One of the Building Team’s key objectives was the implementation of the Last Planner System, which began during the foundation and superstructure phase in 2015. This collaborative approach produced a detailed master plan whose result was the completion of the building ahead of schedule.
The scheduling was abetted by a “Clean Sweep” approach that organized each floor into three zones, each of which was treated as an independent handover. As a result, punch-list items were completed in half the normal time. Task forces were formed specifically to resolve punch-list and Department of Health-related items.
Other discussions among the Building Team and experts helped to identify changes and accommodations that made this project work. These include:
- Shifting the location of caissons and installing added grade beams to maintain the structural integrity of five sub cellars.
- Locating the diagnostic imaging department to the 7th floor rather than the basement, partly for purposes of sustainability;
- Locating infusion and radiation oncology departments on the 4th floor with daylight and views. Moving the LINAC Vaults to that floor required coordination among multiple trades to sequence installation. The infusion spaces range from private to community areas and are designed for a variety of treatment types. The surfaces installed in these rooms—made from wood, stone, and natural materials—are meant to evoke comfort and ease.
The building’s curtain wall is one of its distinguishing features.
On the clinical floors, wood screen was inserted into the triple-glazed assembly, along with an undulating frit pattern, giving the curtain wall—the first of its kind at this scale—its rich character. Each of the curtain wall’s 18×18-ft panels was initially loaded onto floors, staged, and installed using an outrigger system. For purposes of trade efficiency, the team eventually switched to using one of the existing tower cranes, a decision that increased production by 37%.
This strategy enabled a visually distinctive and highly sustainable curtain wall that recesses at the 40-ft-high lobby level to give the building institutional gravity and transparency. The lobby looks onto an adjacent garden at Rockefeller University, and its open staircase inside leads to a mezzanine with food service, seating options, and connection to the Integrative Health program. Gathering areas were designed with a welcoming, hospitality-like ambiance.

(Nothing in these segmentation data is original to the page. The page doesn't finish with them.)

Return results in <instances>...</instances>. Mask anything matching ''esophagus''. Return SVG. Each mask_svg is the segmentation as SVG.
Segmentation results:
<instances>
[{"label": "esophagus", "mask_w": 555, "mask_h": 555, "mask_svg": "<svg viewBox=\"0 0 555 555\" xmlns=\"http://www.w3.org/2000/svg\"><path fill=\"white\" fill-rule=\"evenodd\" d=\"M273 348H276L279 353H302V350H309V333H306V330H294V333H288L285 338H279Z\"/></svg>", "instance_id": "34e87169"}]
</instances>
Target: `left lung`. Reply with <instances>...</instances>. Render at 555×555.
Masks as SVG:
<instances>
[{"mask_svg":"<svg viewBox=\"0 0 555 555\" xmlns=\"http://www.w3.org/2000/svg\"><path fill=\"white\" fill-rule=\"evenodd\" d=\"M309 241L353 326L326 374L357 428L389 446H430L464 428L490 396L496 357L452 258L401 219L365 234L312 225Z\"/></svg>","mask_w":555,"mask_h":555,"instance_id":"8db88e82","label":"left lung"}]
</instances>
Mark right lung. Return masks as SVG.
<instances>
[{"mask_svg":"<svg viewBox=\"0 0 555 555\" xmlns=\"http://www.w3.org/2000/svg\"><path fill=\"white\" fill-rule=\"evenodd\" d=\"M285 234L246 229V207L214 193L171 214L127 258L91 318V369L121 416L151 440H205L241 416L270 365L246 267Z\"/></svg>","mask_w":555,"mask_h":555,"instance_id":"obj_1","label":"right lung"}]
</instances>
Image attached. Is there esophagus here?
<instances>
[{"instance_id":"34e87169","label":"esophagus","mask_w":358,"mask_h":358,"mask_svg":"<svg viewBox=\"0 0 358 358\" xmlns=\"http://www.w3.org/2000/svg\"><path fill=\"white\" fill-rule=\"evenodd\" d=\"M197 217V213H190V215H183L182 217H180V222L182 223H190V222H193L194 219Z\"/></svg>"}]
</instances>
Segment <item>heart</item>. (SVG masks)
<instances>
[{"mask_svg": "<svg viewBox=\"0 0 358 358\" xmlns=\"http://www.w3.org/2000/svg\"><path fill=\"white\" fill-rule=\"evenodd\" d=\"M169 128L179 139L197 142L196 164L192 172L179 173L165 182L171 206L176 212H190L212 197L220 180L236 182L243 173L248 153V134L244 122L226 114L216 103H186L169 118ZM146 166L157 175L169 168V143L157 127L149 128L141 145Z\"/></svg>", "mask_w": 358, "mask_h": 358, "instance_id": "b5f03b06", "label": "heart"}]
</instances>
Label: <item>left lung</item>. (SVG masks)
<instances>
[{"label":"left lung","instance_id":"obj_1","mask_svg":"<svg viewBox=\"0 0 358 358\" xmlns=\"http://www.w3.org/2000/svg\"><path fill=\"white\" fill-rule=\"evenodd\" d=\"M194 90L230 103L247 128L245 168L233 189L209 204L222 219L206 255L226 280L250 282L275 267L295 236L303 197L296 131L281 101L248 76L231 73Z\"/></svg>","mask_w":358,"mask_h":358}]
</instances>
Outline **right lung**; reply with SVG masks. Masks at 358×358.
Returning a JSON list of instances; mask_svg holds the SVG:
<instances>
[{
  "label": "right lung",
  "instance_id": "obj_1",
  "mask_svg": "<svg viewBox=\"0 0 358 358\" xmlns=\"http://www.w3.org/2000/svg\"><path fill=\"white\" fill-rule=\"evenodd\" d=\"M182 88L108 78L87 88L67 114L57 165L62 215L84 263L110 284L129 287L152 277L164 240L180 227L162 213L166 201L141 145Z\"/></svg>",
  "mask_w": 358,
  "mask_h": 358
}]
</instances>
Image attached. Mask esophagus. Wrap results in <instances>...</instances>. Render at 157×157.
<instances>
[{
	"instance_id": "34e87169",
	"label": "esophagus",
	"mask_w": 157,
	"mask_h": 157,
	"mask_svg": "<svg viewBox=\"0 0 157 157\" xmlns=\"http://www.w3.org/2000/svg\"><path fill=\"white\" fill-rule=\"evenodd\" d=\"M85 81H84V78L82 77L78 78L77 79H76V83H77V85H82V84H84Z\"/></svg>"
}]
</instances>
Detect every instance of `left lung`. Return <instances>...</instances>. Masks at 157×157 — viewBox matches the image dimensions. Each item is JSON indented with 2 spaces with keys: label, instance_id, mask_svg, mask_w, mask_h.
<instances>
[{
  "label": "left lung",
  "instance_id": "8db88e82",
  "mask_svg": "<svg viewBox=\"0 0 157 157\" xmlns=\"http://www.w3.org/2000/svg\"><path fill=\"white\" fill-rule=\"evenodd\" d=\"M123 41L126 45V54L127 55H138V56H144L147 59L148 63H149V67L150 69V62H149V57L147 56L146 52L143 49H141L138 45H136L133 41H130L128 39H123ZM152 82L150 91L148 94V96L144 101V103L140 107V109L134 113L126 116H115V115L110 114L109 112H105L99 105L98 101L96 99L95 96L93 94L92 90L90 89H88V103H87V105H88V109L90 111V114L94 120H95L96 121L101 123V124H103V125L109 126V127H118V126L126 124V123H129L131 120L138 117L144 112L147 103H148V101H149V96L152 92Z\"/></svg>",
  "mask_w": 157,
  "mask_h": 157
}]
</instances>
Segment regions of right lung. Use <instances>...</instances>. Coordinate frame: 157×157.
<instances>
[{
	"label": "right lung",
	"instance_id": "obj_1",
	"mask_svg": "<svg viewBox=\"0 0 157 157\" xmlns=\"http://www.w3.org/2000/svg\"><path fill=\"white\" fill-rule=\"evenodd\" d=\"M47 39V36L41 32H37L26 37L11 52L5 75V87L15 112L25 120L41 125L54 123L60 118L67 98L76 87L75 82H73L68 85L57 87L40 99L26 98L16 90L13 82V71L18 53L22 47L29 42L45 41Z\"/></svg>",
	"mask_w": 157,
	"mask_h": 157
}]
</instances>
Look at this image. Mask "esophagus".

The exterior edge of each floor plate is reserved for circulation and open areas, which provide occupants with natural lighting and views, even during infusion or when in transit to operating areas. The clinical floors, organized with perimeter circulation, give patients and visitors the opportunity to experience the façade on a more personal scale.
A clinical floor typically includes a sky lobby, 12 procedure rooms, and 36 private prep and recovery rooms, whose proximity minimizes patient movement. Operating rooms are accessed through a light-filled corridor. The operating suites and interventional procedure rooms are equipped with the latest in advanced medical technology.

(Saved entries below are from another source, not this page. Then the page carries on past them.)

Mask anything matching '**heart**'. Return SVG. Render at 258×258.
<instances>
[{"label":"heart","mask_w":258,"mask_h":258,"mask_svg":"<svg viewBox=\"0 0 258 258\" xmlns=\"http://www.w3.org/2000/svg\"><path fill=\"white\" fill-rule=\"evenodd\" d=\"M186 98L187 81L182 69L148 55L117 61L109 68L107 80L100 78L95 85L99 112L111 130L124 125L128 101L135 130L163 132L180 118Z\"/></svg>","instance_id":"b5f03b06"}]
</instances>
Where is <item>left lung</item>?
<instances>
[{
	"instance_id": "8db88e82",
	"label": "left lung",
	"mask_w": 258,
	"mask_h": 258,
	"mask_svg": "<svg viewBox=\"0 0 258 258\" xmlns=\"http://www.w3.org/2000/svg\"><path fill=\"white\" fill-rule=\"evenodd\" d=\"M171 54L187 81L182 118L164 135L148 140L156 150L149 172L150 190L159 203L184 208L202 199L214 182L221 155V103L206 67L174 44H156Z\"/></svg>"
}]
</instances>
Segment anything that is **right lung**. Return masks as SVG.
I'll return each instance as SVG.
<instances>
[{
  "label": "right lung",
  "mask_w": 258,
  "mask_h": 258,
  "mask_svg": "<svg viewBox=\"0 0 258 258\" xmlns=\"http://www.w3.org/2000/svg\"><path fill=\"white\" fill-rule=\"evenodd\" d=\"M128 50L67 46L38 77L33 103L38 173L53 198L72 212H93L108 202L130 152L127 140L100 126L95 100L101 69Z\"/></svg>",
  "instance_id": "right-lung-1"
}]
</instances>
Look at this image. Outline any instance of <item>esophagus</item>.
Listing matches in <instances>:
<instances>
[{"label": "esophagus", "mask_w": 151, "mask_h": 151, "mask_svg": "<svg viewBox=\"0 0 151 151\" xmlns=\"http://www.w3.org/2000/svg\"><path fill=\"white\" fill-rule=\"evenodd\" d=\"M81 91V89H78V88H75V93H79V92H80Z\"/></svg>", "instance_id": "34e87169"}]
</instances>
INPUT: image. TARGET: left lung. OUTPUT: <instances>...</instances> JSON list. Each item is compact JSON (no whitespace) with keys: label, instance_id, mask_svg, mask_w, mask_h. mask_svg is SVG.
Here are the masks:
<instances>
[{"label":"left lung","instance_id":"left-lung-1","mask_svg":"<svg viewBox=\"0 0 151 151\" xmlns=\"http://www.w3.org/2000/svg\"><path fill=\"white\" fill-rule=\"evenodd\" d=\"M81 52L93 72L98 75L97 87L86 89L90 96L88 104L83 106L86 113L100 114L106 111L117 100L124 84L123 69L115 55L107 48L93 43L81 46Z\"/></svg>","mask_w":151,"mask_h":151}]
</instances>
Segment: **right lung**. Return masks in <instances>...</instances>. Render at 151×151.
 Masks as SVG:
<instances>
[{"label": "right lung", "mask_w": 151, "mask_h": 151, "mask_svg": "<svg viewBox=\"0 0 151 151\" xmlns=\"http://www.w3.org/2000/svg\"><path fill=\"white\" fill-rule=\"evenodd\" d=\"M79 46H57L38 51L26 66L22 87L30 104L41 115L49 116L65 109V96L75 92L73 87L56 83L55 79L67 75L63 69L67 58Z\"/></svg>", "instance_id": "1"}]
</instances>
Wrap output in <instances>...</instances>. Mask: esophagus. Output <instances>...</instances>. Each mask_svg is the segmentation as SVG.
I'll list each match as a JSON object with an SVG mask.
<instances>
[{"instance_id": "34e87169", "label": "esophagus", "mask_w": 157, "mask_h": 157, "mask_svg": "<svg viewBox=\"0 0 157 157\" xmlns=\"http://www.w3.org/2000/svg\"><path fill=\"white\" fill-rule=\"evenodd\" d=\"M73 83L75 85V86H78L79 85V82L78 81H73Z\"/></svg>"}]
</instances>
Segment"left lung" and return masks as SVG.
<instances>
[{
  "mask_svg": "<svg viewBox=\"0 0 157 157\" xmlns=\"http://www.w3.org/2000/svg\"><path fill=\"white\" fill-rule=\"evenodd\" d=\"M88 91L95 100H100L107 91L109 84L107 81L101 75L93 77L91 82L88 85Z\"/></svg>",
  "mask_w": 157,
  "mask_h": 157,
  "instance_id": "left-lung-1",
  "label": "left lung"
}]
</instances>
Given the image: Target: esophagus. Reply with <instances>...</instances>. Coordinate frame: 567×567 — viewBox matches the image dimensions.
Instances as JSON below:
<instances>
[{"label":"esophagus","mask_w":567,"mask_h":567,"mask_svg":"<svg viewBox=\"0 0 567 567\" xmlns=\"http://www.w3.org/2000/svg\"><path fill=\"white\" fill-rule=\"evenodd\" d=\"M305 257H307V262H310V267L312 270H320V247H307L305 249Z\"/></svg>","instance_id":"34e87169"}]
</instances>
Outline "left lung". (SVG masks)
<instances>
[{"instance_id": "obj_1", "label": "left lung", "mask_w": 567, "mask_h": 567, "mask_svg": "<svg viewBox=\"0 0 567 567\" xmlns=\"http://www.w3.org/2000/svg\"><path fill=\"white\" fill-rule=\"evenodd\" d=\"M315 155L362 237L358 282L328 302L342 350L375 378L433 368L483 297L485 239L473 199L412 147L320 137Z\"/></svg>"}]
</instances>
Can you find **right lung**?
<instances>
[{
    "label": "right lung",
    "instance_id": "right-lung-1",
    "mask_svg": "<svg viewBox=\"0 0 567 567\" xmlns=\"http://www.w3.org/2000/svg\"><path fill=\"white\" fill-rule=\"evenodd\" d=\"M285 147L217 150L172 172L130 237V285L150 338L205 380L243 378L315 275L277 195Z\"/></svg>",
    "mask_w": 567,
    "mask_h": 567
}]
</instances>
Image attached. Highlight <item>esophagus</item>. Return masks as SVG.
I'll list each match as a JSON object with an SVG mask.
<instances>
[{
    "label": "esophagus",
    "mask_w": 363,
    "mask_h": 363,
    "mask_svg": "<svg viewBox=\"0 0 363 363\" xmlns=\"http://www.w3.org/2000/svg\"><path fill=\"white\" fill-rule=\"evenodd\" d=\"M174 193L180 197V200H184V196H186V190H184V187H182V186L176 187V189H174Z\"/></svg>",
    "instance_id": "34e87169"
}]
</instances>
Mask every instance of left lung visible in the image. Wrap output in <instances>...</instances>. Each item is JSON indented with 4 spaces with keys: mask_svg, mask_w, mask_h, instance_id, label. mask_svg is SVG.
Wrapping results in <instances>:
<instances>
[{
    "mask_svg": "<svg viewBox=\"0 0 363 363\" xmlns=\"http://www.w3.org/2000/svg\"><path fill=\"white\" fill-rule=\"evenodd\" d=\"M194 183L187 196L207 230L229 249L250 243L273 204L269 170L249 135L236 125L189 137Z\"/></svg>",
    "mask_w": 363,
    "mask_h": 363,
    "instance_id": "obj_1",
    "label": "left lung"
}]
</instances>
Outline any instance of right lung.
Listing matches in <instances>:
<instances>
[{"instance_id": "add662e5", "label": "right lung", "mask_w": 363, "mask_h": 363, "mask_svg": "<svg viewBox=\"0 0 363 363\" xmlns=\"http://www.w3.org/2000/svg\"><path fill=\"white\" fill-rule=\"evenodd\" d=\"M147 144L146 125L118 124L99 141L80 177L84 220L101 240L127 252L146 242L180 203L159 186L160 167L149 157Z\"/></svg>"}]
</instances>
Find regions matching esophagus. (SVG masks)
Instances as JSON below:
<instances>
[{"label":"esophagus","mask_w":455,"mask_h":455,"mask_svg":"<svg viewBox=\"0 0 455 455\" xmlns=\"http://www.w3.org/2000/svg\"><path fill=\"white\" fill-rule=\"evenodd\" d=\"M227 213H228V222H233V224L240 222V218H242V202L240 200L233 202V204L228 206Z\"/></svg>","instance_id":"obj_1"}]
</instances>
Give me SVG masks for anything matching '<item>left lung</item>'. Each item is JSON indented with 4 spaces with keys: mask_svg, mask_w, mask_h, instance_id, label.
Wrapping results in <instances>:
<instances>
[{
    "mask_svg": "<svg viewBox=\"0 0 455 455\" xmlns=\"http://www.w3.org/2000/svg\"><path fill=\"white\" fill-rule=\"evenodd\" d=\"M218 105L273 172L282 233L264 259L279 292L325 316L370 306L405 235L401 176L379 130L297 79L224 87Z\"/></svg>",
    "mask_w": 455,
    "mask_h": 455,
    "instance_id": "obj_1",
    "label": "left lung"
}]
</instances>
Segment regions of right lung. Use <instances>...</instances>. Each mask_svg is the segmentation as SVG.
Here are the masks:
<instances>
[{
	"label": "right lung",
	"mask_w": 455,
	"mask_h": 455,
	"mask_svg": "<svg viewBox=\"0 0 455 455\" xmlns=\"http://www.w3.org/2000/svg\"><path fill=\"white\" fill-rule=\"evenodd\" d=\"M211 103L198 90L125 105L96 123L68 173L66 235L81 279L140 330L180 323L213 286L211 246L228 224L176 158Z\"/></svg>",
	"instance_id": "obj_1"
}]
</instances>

This is New York City’s first hospital to be certified LEED Gold. A green roof covers 30% of the roof area, helping to reduce the urban heat island effect and to slow stormwater runoff. The curtain wall system is designed to mitigate solar heat gain and ensure interior comfort.

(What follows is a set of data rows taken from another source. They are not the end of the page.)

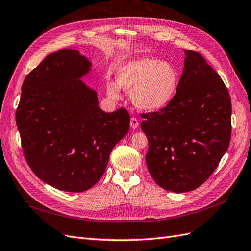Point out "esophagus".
<instances>
[{
    "label": "esophagus",
    "mask_w": 251,
    "mask_h": 251,
    "mask_svg": "<svg viewBox=\"0 0 251 251\" xmlns=\"http://www.w3.org/2000/svg\"><path fill=\"white\" fill-rule=\"evenodd\" d=\"M139 125H140V123H139V121H137L136 118H131L130 119V127L132 129H136L137 127H139Z\"/></svg>",
    "instance_id": "1"
}]
</instances>
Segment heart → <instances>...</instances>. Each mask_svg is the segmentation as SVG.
Masks as SVG:
<instances>
[{
  "instance_id": "obj_1",
  "label": "heart",
  "mask_w": 251,
  "mask_h": 251,
  "mask_svg": "<svg viewBox=\"0 0 251 251\" xmlns=\"http://www.w3.org/2000/svg\"><path fill=\"white\" fill-rule=\"evenodd\" d=\"M117 84H107V94L118 98L120 88L131 94L136 107L146 111H157L172 102L179 85V72L168 61L153 57L128 60L116 71Z\"/></svg>"
}]
</instances>
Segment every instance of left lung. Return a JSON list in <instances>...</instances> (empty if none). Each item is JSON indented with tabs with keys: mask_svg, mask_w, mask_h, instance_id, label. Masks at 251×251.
<instances>
[{
	"mask_svg": "<svg viewBox=\"0 0 251 251\" xmlns=\"http://www.w3.org/2000/svg\"><path fill=\"white\" fill-rule=\"evenodd\" d=\"M184 54L174 99L159 111L143 114L141 124L149 144V173L159 187L175 193L207 180L231 134V102L222 79L199 53Z\"/></svg>",
	"mask_w": 251,
	"mask_h": 251,
	"instance_id": "8db88e82",
	"label": "left lung"
}]
</instances>
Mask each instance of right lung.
<instances>
[{
    "mask_svg": "<svg viewBox=\"0 0 251 251\" xmlns=\"http://www.w3.org/2000/svg\"><path fill=\"white\" fill-rule=\"evenodd\" d=\"M91 70L79 51L62 49L48 55L22 86L15 120L24 154L39 179L60 191L84 192L98 182L129 130L128 111L106 114L81 80Z\"/></svg>",
    "mask_w": 251,
    "mask_h": 251,
    "instance_id": "1",
    "label": "right lung"
}]
</instances>
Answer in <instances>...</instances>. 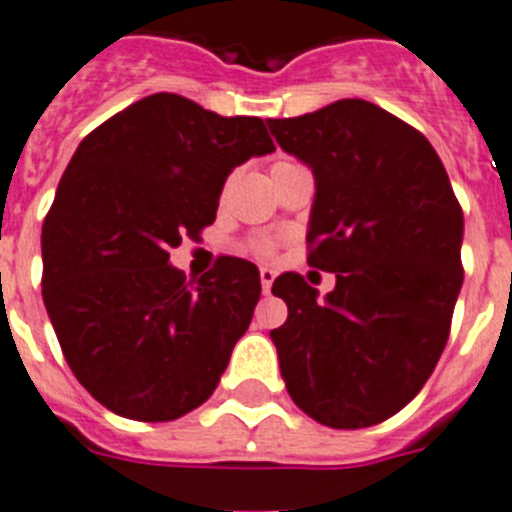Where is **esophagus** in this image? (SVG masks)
<instances>
[{"mask_svg":"<svg viewBox=\"0 0 512 512\" xmlns=\"http://www.w3.org/2000/svg\"><path fill=\"white\" fill-rule=\"evenodd\" d=\"M273 280H275L273 267H260V283H262V290H265V293H270V288H273Z\"/></svg>","mask_w":512,"mask_h":512,"instance_id":"obj_1","label":"esophagus"}]
</instances>
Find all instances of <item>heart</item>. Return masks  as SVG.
Segmentation results:
<instances>
[{"label":"heart","instance_id":"obj_1","mask_svg":"<svg viewBox=\"0 0 512 512\" xmlns=\"http://www.w3.org/2000/svg\"><path fill=\"white\" fill-rule=\"evenodd\" d=\"M285 163H290V160H280V163H275V165H285ZM275 165H273V168H275ZM252 250H255V255L267 257V255H273L275 245L270 242V239H257V242H252Z\"/></svg>","mask_w":512,"mask_h":512}]
</instances>
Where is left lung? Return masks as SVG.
<instances>
[{
  "instance_id": "8db88e82",
  "label": "left lung",
  "mask_w": 512,
  "mask_h": 512,
  "mask_svg": "<svg viewBox=\"0 0 512 512\" xmlns=\"http://www.w3.org/2000/svg\"><path fill=\"white\" fill-rule=\"evenodd\" d=\"M285 153L313 170L308 265L319 290L280 275L288 321L270 331L293 403L331 428L395 416L434 372L462 288L464 216L444 163L411 124L365 99L267 119Z\"/></svg>"
}]
</instances>
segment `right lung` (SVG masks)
<instances>
[{"instance_id":"add662e5","label":"right lung","mask_w":512,"mask_h":512,"mask_svg":"<svg viewBox=\"0 0 512 512\" xmlns=\"http://www.w3.org/2000/svg\"><path fill=\"white\" fill-rule=\"evenodd\" d=\"M275 145L257 117L178 94L135 101L86 135L43 224V301L76 380L132 421H173L219 385L260 301L239 257L186 283L170 247L214 224L227 176Z\"/></svg>"}]
</instances>
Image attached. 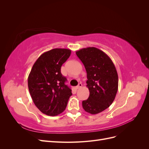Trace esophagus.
I'll use <instances>...</instances> for the list:
<instances>
[{"label":"esophagus","mask_w":149,"mask_h":149,"mask_svg":"<svg viewBox=\"0 0 149 149\" xmlns=\"http://www.w3.org/2000/svg\"><path fill=\"white\" fill-rule=\"evenodd\" d=\"M81 87H82V84H81V83H79L78 85L76 87V89H78L81 88Z\"/></svg>","instance_id":"esophagus-1"}]
</instances>
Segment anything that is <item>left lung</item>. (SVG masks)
Listing matches in <instances>:
<instances>
[{
	"instance_id": "1",
	"label": "left lung",
	"mask_w": 149,
	"mask_h": 149,
	"mask_svg": "<svg viewBox=\"0 0 149 149\" xmlns=\"http://www.w3.org/2000/svg\"><path fill=\"white\" fill-rule=\"evenodd\" d=\"M87 73L86 86L89 91L82 106L86 112L96 114L113 102L118 90V74L109 56L101 49L88 47L76 52Z\"/></svg>"
}]
</instances>
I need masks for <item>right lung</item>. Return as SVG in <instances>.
Instances as JSON below:
<instances>
[{"instance_id":"right-lung-1","label":"right lung","mask_w":149,"mask_h":149,"mask_svg":"<svg viewBox=\"0 0 149 149\" xmlns=\"http://www.w3.org/2000/svg\"><path fill=\"white\" fill-rule=\"evenodd\" d=\"M71 49L54 48L43 53L35 62L28 78L32 100L42 113L55 116L63 112L71 89L61 73L62 65L68 59Z\"/></svg>"}]
</instances>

Critical building systems and infrastructure that are essential to maintaining building operations during an emergency were located to protect and isolate them from hazards. Back-up systems and redundancy are incorporated into the design so that the hospital can deliver uninterrupted care during a severe weather occurrence.
The Koch Center also showcases a fully integrated art program that hosts a diverse collection that includes a vibrant mosaic-tile wall by Brazilian artist Beatriz Milhazes that adorns the building’s patient drop-off area.